⟨
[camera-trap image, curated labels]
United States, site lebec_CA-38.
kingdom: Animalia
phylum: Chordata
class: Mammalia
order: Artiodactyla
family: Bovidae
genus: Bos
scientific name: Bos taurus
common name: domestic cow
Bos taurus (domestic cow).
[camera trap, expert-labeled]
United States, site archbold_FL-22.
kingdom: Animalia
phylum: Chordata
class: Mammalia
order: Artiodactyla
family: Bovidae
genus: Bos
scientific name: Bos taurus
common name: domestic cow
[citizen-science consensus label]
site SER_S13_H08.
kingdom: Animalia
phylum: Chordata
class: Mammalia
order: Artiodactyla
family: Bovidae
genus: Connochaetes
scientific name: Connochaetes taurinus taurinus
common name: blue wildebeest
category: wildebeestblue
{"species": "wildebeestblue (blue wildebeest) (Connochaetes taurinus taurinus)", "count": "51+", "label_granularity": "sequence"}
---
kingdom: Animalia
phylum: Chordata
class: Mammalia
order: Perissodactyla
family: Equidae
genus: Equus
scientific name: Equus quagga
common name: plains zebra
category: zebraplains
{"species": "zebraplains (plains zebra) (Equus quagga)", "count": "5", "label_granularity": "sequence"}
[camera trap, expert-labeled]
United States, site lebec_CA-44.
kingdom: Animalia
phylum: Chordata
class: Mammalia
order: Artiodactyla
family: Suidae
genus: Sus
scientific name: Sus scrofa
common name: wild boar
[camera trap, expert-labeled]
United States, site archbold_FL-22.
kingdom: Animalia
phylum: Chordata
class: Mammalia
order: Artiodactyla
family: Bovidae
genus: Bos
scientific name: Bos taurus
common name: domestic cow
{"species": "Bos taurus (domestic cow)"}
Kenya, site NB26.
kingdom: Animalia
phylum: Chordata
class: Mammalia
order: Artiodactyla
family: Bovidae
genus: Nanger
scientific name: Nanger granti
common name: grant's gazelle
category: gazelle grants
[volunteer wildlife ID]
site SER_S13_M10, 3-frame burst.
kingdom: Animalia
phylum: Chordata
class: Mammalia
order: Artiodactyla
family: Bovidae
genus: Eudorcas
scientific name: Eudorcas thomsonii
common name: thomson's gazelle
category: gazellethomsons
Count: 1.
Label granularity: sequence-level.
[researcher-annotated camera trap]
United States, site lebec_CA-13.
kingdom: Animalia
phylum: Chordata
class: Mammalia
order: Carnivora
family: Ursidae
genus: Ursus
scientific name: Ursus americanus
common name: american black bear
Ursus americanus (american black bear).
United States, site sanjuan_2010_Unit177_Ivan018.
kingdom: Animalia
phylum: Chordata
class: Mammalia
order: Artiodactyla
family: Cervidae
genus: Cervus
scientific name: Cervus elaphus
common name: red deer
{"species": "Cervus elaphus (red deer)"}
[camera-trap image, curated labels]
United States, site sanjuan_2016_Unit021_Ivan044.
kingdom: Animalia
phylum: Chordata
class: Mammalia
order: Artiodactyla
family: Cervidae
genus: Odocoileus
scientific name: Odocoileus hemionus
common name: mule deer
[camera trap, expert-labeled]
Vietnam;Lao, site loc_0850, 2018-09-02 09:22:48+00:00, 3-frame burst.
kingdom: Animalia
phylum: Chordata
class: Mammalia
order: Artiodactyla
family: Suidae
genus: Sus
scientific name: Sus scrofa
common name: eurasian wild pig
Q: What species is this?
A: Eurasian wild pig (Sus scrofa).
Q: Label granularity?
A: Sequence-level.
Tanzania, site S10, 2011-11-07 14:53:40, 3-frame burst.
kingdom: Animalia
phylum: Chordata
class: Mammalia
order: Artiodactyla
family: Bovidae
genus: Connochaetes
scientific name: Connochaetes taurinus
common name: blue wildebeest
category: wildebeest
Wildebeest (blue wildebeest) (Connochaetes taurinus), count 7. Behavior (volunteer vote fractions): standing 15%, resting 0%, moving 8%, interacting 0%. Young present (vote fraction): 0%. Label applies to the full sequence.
⟩
■ **AIM OF THE EXERCISE**:
Take the data above and return it exactly.

■ **SOLVED PROBLEM**:
[camera-trap image, curated labels]
United States, site lebec_CA-38.
kingdom: Animalia
phylum: Chordata
class: Mammalia
order: Artiodactyla
family: Bovidae
genus: Bos
scientific name: Bos taurus
common name: domestic cow
Bos taurus (domestic cow).
[camera trap, expert-labeled]
United States, site archbold_FL-22.
kingdom: Animalia
phylum: Chordata
class: Mammalia
order: Artiodactyla
family: Bovidae
genus: Bos
scientific name: Bos taurus
common name: domestic cow
[citizen-science consensus label]
site SER_S13_H08.
kingdom: Animalia
phylum: Chordata
class: Mammalia
order: Artiodactyla
family: Bovidae
genus: Connochaetes
scientific name: Connochaetes taurinus taurinus
common name: blue wildebeest
category: wildebeestblue
{"species": "wildebeestblue (blue wildebeest) (Connochaetes taurinus taurinus)", "count": "51+", "label_granularity": "sequence"}
---
kingdom: Animalia
phylum: Chordata
class: Mammalia
order: Perissodactyla
family: Equidae
genus: Equus
scientific name: Equus quagga
common name: plains zebra
category: zebraplains
{"species": "zebraplains (plains zebra) (Equus quagga)", "count": "5", "label_granularity": "sequence"}
[camera trap, expert-labeled]
United States, site lebec_CA-44.
kingdom: Animalia
phylum: Chordata
class: Mammalia
order: Artiodactyla
family: Suidae
genus: Sus
scientific name: Sus scrofa
common name: wild boar
[camera trap, expert-labeled]
United States, site archbold_FL-22.
kingdom: Animalia
phylum: Chordata
class: Mammalia
order: Artiodactyla
family: Bovidae
genus: Bos
scientific name: Bos taurus
common name: domestic cow
{"species": "Bos taurus (domestic cow)"}
Kenya, site NB26.
kingdom: Animalia
phylum: Chordata
class: Mammalia
order: Artiodactyla
family: Bovidae
genus: Nanger
scientific name: Nanger granti
common name: grant's gazelle
category: gazelle grants
[volunteer wildlife ID]
site SER_S13_M10, 3-frame burst.
kingdom: Animalia
phylum: Chordata
class: Mammalia
order: Artiodactyla
family: Bovidae
genus: Eudorcas
scientific name: Eudorcas thomsonii
common name: thomson's gazelle
category: gazellethomsons
Count: 1.
Label granularity: sequence-level.
[researcher-annotated camera trap]
United States, site lebec_CA-13.
kingdom: Animalia
phylum: Chordata
class: Mammalia
order: Carnivora
family: Ursidae
genus: Ursus
scientific name: Ursus americanus
common name: american black bear
Ursus americanus (american black bear).
United States, site sanjuan_2010_Unit177_Ivan018.
kingdom: Animalia
phylum: Chordata
class: Mammalia
order: Artiodactyla
family: Cervidae
genus: Cervus
scientific name: Cervus elaphus
common name: red deer
{"species": "Cervus elaphus (red deer)"}
[camera-trap image, curated labels]
United States, site sanjuan_2016_Unit021_Ivan044.
kingdom: Animalia
phylum: Chordata
class: Mammalia
order: Artiodactyla
family: Cervidae
genus: Odocoileus
scientific name: Odocoileus hemionus
common name: mule deer
[camera trap, expert-labeled]
Vietnam;Lao, site loc_0850, 2018-09-02 09:22:48+00:00, 3-frame burst.
kingdom: Animalia
phylum: Chordata
class: Mammalia
order: Artiodactyla
family: Suidae
genus: Sus
scientific name: Sus scrofa
common name: eurasian wild pig
Q: What species is this?
A: Eurasian wild pig (Sus scrofa).
Q: Label granularity?
A: Sequence-level.
Tanzania, site S10, 2011-11-07 14:53:40, 3-frame burst.
kingdom: Animalia
phylum: Chordata
class: Mammalia
order: Artiodactyla
family: Bovidae
genus: Connochaetes
scientific name: Connochaetes taurinus
common name: blue wildebeest
category: wildebeest
Wildebeest (blue wildebeest) (Connochaetes taurinus), count 7. Behavior (volunteer vote fractions): standing 15%, resting 0%, moving 8%, interacting 0%. Young present (vote fraction): 0%. Label applies to the full sequence.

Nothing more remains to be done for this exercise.